Стыдно не быть великим
Июль, 2013
Евгений Евтушенко о поэзии, беременной прозой, и христианском социализме шестидесятников
В прошлом году, когда праздновали «не паспортный» 80-летний юбилей Евгения Евтушенко, редакция «НГ-EL» поздравила его статьей на первой полосе приложения. Сегодня у нас есть возможность поздравить юбиляра еще раз, и не только с днем рождения, но и с присуждением ему национальной премии «Поэт», равно как и с выходом первых томов антологии «Десять веков русской поэзии». О совокупности заслуг, «всестильности» и доосмыслении жизни с Евгением ЕВТУШЕНКО беседовала Елена СЕМЕНОВА.
– Евгений Александрович, национальная премия «Поэт» присуждена вам «за совокупность заслуг, за наивысшие достижения в современной русской поэзии». А вот, положа руку на сердце, какова была первая мысль, когда вы узнали о премии? И что в вашем творчестве вы считаете важнейшим достижением в контексте такой формулировки?
– Я был тронут тем, что удостоившие меня этой премии были профессионалы-литераторы, многих из которых я уважаю, несмотря на то что моя манера и писать и жить им самим совершенно несвойственна. Особенно потому, что я писатель многостильный или даже всестильный – все зависит от того, о чем я пишу. Так что «совокупность заслуг», пожалуй, – это то, что их когда-то раздражало, но потом я сумел доказать, что это было для меня не всеядностью, а желанием быть всеми и в то же время собой. По характеру я пушкинианец, по сентиментальности есенинец, по социальности некрасовец, и, как ни странно, пастернаковец по отношению к Маяковскому, то есть понимающий величие и в то же время недоинтеллектуальность Маяковского, его трагически антиинтеллигентное раскольниковское ницшеанство, приведшее его к тому, что он в отличие от Мандельштама не нашел смелости написать хоть что-то. Форме я учился у Кирсанова, Слуцкого, Мартынова, но больше всего у завалиночного фольклора. Сейчас мне ближе и ближе Мандельштам – героически беззащитный, но тем не менее не устоявший перед гигиеническим отвращением к диктатору и, несмотря на добрые советы Пастернака, продолжавший читать чуть не каждому встречному самоубийственно оскорбительные стихи о Сталине. Очень многому я научился у фронтового поколения – у Межирова, Гудзенко, Луконина, Михаила Львова и Самойлова, обнаружившегося гораздо позднее. Сейчас даже трудно поверить в то, что именно я написал первую статью о первой книге Самойлова, за что меня яростно отчитала его жена, за то, что я, мальчишка, осмелился в своей влюбленной статье тем не менее заметить, что некоторые стихи Самойлова, особенно о любви, были излишне литературными. Но вы знаете, когда я пишу о своих стихах, я всегда говорю и о самом себе, что у меня удачно или неудачно. Неужели любовь к другим поэтам – это только комплиментарничанье? Дезик помалкивал, но через полгода, вернувшись с Дальнего Востока, бросился меня обнимать: «Женька, ты знаешь, меня на
каждом шагу поздравляли со статьей, которую ты написал обо мне. Прости ты мою жену, она не разобралась». Впоследствии меня очень часто жены других поэтов ссорили со своими мужьями, что иногда им – увы! – удавалось, а некоторые из них продолжают ссорить нас и сейчас, включая в посмертные издания сплетни, высказывания без приведения источников и просто-напросто собственные фантазии.

- _ПРИВЕДЁННЫЕ ДАННЫЕ_

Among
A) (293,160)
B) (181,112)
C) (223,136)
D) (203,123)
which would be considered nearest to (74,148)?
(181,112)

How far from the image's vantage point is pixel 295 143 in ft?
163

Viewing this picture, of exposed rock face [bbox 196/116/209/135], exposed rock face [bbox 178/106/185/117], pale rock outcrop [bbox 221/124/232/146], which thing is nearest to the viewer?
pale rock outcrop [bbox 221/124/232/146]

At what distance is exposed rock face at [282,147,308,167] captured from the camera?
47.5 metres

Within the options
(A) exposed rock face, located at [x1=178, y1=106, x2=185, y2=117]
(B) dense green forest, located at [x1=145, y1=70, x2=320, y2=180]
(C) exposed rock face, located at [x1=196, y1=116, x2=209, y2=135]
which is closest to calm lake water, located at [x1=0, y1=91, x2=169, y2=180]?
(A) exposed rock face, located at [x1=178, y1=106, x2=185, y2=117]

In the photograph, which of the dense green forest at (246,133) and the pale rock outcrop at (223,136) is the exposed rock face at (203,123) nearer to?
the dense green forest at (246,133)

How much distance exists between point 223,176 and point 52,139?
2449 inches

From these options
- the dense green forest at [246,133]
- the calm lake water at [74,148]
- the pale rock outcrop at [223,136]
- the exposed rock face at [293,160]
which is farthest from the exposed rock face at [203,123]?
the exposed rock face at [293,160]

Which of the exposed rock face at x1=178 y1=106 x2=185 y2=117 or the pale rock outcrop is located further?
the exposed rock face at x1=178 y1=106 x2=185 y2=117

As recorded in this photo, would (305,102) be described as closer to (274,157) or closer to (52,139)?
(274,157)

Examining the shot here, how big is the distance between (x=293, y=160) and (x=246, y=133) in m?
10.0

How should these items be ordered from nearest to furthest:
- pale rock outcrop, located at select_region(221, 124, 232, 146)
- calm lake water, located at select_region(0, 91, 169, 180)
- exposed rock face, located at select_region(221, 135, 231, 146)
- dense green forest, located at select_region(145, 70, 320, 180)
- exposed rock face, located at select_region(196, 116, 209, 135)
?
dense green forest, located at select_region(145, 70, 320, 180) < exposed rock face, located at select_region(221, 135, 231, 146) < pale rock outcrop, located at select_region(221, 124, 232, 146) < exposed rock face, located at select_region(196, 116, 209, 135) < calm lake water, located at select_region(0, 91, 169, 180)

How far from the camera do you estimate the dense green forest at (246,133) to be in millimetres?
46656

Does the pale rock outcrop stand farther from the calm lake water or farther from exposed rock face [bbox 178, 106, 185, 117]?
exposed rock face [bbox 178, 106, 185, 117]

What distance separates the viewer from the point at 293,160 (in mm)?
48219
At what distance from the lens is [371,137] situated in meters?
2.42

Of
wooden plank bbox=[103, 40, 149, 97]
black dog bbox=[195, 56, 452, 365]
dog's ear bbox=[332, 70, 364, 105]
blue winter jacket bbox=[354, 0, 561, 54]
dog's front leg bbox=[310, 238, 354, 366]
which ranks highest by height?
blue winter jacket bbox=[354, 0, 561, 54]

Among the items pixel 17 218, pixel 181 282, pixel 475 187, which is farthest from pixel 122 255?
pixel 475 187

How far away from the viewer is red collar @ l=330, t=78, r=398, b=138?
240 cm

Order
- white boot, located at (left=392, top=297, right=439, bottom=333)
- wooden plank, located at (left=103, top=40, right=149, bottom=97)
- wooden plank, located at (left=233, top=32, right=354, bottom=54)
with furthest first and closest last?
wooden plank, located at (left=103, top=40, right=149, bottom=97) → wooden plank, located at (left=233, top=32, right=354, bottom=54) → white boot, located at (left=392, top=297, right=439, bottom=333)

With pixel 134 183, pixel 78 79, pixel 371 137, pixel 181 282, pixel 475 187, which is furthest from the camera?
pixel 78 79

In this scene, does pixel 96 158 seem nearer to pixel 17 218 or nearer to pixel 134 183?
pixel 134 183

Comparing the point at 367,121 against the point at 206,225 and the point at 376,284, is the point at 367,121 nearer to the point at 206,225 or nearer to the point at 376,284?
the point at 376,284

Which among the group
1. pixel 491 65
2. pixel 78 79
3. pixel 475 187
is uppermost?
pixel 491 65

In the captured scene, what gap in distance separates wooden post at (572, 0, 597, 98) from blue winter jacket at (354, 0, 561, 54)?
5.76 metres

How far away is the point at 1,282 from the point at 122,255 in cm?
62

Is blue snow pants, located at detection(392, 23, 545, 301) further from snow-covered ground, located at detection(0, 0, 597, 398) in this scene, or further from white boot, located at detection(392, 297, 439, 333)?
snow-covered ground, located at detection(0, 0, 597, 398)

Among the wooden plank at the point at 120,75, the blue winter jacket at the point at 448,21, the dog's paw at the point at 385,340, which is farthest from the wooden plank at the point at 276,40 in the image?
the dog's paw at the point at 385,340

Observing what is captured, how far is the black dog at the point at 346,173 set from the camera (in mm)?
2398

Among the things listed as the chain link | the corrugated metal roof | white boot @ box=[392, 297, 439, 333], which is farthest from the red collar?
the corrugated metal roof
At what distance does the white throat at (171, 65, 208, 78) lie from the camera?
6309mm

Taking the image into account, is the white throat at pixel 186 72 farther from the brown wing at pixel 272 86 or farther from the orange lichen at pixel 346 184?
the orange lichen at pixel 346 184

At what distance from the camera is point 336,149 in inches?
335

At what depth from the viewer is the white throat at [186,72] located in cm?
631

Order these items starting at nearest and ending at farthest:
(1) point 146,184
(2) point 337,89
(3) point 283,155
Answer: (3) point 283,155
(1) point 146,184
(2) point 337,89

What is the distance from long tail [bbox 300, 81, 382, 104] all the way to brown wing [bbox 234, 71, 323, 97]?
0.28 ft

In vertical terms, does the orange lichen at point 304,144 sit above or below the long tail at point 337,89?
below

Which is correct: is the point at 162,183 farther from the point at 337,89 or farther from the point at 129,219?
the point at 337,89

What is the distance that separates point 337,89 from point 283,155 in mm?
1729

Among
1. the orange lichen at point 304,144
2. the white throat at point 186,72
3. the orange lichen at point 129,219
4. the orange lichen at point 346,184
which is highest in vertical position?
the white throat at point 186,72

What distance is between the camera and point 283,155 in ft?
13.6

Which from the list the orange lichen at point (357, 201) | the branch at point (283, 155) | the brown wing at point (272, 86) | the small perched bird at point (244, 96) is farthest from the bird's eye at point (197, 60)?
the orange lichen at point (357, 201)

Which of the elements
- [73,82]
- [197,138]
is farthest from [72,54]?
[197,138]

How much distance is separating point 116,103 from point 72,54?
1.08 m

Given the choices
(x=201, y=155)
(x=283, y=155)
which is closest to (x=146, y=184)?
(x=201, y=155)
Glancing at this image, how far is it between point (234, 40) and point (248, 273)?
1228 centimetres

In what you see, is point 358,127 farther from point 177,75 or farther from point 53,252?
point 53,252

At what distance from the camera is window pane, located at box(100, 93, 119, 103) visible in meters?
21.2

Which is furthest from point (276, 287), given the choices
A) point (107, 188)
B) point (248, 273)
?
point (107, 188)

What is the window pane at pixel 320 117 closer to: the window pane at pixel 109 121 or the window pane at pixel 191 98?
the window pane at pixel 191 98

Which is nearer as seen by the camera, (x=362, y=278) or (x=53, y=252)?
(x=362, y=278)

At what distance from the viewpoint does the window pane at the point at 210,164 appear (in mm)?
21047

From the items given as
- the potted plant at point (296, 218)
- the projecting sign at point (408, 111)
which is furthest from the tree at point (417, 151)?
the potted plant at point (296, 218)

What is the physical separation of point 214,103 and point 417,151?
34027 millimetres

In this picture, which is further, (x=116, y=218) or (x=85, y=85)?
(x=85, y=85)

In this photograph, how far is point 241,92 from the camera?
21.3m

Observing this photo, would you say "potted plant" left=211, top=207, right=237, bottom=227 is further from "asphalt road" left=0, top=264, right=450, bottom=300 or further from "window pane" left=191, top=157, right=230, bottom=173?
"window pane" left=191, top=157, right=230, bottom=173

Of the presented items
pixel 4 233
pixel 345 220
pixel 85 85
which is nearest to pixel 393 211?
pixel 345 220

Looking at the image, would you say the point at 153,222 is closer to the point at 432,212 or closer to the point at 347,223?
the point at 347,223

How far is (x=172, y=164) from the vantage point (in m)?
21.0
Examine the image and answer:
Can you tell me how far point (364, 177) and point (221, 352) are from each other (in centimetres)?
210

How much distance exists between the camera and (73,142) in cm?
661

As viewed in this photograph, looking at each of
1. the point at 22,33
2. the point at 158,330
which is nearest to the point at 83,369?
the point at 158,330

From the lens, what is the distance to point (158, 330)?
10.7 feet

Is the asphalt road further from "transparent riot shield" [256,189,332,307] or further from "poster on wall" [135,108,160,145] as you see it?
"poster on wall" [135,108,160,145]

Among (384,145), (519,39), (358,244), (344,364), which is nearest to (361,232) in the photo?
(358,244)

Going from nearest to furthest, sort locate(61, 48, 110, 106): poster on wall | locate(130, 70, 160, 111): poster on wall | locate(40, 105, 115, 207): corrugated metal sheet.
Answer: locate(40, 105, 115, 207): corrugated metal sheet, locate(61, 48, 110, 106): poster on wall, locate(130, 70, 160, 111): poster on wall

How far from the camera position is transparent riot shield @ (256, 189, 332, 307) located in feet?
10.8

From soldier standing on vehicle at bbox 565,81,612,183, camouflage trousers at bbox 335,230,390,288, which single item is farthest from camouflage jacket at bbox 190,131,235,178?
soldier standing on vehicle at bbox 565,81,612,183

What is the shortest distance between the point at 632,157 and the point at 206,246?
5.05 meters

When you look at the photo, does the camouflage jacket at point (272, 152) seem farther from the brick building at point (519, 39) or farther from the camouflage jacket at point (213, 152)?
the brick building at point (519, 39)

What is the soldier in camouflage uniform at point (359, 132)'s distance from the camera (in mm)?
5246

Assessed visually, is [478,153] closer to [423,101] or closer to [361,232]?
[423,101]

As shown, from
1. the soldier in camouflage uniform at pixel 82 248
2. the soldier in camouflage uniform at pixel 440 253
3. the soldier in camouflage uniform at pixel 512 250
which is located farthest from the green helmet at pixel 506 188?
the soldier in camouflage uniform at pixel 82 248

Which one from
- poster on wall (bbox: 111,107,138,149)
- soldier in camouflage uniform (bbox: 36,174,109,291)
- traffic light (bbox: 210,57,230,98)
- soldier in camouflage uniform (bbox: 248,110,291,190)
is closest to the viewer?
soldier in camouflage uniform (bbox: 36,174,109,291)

- _ЗАДАНИЕ 1_
Перепишите дословно фрагмент интервью с Евтушенко, начиная со слов «Стыдно не быть» и заканчивая словами «беседовала Елена СЕМЕНОВА.» включительно.
- _ЗАДАНИЕ 2_
У чего, по словам Евтушенко в интервью, он больше всего учился форме?
Записи для работы не понадобятся.

- _ОТВЕТ 1_
Стыдно не быть великим
Июль, 2013
Евгений Евтушенко о поэзии, беременной прозой, и христианском социализме шестидесятников
В прошлом году, когда праздновали «не паспортный» 80-летний юбилей Евгения Евтушенко, редакция «НГ-EL» поздравила его статьей на первой полосе приложения. Сегодня у нас есть возможность поздравить юбиляра еще раз, и не только с днем рождения, но и с присуждением ему национальной премии «Поэт», равно как и с выходом первых томов антологии «Десять веков русской поэзии». О совокупности заслуг, «всестильности» и доосмыслении жизни с Евгением ЕВТУШЕНКО беседовала Елена СЕМЕНОВА.

- _ОТВЕТ 2_
У завалиночного фольклора.